| Selected text |
════

Now the teen can't get away from it at all and girl bullies use tactics that are far more emotionally damaging than two girls pulling hair after school. "Mean Girls" as they've become known in the lexicon of our time, love to send silent threats, where it's what they don't say that can push a teen over the edge causing her to do the unthinkable and end her life. Many don't get the suicide is the only release they know to end the daily suffering. It's sickening that people actually get enjoyment from tearing down another person. Reducing them to the point where they feel so worthless, they are given one of two choices...fight back or give up.
While I was aware of bullying when I wrote, "Forever ME" I never realized how much I didn't know about it until I began to talk to teens who had faced it head on. Girls are 100% in agreement, that the way boys bully and girls are completely different. Boys it's almost always a physical threat, with girls...the attack is psychological. The mean girls don't want to just make the teen they are after afraid, they want to demean her, and make her feel like her self worth is less than zero. To them the thought of her killing herself is viewed as a form of entertainment. And should this teen actual give up and commit suicide, these girls will enjoy a brief moment of victory and then as if it were a breeze on their shoulder...move on to the next victim.

════

| Recorded data |

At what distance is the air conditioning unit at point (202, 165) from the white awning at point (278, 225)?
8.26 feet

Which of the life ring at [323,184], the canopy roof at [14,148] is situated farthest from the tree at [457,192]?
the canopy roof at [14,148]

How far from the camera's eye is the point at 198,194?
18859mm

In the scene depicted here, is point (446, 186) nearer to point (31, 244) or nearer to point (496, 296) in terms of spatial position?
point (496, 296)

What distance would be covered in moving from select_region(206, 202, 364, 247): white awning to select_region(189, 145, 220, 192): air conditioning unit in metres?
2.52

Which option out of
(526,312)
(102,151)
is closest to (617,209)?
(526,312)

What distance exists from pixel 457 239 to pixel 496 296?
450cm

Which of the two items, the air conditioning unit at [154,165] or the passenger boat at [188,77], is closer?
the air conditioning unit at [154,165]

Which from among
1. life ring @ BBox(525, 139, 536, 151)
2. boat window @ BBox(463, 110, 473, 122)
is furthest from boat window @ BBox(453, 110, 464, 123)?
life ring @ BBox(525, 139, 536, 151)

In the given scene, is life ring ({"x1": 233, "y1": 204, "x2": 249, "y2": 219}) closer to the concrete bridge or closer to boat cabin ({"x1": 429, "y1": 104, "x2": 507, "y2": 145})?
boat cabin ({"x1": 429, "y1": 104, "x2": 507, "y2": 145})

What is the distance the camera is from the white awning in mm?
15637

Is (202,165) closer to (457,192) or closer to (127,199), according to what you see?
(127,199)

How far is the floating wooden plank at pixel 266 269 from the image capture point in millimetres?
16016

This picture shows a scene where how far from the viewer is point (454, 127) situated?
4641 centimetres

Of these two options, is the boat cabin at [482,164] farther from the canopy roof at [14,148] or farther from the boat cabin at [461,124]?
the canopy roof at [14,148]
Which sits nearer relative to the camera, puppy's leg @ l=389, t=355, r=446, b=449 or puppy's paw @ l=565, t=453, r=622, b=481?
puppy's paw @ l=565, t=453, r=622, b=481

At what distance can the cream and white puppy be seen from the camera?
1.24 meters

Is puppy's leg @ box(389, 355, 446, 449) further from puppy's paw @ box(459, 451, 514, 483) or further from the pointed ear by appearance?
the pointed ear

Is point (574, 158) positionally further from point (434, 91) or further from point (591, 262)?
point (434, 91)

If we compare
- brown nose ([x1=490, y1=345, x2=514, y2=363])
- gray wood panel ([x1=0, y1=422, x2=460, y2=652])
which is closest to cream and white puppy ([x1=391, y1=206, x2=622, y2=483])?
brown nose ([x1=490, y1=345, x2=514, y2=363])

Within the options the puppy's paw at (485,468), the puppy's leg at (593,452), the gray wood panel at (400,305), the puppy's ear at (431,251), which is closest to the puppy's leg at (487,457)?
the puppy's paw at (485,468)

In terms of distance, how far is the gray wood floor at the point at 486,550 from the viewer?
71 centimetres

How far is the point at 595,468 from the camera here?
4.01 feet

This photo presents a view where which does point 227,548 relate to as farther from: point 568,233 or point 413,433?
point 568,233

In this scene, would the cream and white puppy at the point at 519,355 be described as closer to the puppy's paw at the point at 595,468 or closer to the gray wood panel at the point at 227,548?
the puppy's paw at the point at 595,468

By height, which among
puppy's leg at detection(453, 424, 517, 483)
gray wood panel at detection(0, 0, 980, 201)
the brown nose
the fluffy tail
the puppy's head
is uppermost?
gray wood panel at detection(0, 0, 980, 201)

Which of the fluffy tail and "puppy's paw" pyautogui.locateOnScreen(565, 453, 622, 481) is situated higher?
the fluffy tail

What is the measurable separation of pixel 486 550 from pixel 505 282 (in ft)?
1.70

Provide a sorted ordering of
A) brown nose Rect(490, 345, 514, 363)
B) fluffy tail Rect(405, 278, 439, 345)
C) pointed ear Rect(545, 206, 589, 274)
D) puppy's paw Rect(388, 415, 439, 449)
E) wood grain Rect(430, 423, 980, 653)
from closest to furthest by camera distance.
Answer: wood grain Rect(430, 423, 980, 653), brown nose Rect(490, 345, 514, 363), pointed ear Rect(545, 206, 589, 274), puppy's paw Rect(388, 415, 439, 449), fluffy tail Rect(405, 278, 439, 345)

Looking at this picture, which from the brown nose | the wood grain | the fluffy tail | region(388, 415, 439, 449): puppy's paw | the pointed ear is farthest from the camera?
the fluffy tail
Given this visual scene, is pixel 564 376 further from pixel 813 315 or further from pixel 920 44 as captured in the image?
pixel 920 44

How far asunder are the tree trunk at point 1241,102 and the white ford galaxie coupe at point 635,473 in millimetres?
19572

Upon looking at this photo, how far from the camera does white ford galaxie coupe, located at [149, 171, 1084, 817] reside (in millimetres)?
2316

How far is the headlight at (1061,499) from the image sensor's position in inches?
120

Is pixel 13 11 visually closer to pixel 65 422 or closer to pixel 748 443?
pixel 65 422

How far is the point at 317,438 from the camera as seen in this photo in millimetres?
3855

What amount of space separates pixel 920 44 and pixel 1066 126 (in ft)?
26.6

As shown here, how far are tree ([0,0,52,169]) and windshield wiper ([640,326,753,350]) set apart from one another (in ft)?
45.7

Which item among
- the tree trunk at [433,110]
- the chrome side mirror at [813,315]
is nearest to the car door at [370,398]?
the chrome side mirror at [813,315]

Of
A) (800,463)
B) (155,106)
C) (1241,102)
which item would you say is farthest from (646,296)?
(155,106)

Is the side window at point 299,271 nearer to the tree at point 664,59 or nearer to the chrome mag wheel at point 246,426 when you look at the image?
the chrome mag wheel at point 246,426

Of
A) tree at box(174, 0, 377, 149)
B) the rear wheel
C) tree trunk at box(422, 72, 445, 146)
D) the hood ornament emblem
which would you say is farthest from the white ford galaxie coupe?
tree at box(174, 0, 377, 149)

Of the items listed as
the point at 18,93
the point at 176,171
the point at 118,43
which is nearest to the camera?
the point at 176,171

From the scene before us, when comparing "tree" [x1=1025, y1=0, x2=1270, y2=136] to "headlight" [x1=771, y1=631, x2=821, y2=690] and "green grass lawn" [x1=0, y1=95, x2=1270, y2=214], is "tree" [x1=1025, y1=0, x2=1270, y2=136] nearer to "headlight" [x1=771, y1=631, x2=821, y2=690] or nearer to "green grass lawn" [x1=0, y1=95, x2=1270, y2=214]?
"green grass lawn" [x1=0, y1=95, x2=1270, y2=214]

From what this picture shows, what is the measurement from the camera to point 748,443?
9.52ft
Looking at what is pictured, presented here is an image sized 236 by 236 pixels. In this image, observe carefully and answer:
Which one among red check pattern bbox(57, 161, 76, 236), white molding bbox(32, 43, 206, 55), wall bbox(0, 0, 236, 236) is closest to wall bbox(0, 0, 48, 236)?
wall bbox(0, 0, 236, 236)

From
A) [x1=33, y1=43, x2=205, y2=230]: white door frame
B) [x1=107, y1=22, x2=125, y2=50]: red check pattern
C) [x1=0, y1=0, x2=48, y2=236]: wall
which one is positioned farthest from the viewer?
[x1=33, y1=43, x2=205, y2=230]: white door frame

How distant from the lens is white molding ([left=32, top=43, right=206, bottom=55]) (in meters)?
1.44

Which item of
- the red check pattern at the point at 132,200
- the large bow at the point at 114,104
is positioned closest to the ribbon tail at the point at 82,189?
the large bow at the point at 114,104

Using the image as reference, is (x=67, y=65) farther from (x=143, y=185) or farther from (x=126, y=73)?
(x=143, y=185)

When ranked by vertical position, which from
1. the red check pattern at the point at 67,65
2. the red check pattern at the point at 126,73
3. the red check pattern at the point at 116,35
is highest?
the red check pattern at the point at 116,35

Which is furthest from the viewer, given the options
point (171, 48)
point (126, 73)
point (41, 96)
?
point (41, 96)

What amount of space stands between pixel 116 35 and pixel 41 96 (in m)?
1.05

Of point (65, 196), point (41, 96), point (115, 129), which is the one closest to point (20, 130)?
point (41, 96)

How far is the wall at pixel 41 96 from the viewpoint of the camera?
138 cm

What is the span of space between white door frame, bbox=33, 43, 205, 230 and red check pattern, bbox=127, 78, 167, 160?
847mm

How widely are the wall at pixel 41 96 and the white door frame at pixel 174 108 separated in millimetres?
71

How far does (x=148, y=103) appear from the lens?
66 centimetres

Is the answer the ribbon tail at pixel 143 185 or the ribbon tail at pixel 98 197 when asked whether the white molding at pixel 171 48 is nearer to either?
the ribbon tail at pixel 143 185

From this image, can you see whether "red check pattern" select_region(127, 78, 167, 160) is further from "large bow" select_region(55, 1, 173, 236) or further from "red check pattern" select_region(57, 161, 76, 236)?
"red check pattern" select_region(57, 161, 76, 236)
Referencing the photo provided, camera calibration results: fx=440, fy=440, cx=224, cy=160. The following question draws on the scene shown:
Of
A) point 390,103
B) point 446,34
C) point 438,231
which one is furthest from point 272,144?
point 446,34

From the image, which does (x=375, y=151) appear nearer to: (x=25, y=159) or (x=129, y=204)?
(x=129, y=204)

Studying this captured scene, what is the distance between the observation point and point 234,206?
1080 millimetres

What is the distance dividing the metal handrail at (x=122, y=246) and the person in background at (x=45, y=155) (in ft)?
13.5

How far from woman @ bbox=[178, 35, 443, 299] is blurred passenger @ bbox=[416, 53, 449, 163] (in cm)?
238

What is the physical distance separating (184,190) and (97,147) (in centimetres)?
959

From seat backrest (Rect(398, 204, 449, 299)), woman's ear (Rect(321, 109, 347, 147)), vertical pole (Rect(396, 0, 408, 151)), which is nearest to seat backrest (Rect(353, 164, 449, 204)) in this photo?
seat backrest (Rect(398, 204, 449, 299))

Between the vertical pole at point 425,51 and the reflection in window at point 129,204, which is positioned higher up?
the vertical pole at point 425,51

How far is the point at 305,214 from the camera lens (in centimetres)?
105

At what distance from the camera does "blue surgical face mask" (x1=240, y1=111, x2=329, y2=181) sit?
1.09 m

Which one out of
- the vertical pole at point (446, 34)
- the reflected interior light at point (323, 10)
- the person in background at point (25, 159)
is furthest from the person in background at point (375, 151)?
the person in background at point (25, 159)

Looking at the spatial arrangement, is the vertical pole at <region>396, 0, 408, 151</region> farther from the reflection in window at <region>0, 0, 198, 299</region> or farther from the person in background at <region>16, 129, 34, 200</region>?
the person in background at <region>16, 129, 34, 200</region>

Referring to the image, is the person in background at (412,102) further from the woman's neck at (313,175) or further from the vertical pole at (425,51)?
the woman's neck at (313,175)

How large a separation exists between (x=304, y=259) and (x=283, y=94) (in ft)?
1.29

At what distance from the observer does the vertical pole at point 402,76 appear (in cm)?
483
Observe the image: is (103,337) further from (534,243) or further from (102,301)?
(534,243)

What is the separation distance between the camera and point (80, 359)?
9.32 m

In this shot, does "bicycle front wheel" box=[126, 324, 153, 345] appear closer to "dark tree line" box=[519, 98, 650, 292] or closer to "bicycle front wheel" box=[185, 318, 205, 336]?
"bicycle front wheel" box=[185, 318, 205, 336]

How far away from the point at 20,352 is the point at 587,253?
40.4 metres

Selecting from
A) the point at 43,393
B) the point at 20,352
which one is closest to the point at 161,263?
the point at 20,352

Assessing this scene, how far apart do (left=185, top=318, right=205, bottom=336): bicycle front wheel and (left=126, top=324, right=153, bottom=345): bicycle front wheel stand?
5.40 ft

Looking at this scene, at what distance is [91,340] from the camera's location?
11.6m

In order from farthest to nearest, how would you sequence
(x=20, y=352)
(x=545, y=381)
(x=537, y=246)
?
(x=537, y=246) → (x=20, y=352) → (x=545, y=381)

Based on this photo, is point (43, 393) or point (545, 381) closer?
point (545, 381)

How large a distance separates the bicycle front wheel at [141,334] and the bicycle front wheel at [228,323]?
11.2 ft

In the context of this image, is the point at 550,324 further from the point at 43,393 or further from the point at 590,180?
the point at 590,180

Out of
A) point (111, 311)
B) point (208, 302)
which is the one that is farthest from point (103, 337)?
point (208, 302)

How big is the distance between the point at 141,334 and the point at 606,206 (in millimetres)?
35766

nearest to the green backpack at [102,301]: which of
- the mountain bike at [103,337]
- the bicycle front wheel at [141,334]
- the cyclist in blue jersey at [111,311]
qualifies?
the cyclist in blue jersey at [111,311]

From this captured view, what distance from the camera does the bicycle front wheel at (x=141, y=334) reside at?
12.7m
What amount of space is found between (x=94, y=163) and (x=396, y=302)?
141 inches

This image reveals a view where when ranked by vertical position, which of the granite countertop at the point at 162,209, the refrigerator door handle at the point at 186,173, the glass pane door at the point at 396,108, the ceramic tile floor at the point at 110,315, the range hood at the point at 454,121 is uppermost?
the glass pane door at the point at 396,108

════

| What you need to do |
1. Reproduce the part of the passage about girls who bully that opens with the words containing "Now the teen" and closes with "or give up.".
2. Report every line of the records that contains the word "items".
The passage about girls who bully and the records are unrelated material.

| Results of the tasks |
1.
Now the teen can't get away from it at all and girl bullies use tactics that are far more emotionally damaging than two girls pulling hair after school. "Mean Girls" as they've become known in the lexicon of our time, love to send silent threats, where it's what they don't say that can push a teen over the edge causing her to do the unthinkable and end her life. Many don't get the suicide is the only release they know to end the daily suffering. It's sickening that people actually get enjoyment from tearing down another person. Reducing them to the point where they feel so worthless, they are given one of two choices...fight back or give up.

2.
Which of the two items, the air conditioning unit at [154,165] or the passenger boat at [188,77], is closer?
Of the items listed as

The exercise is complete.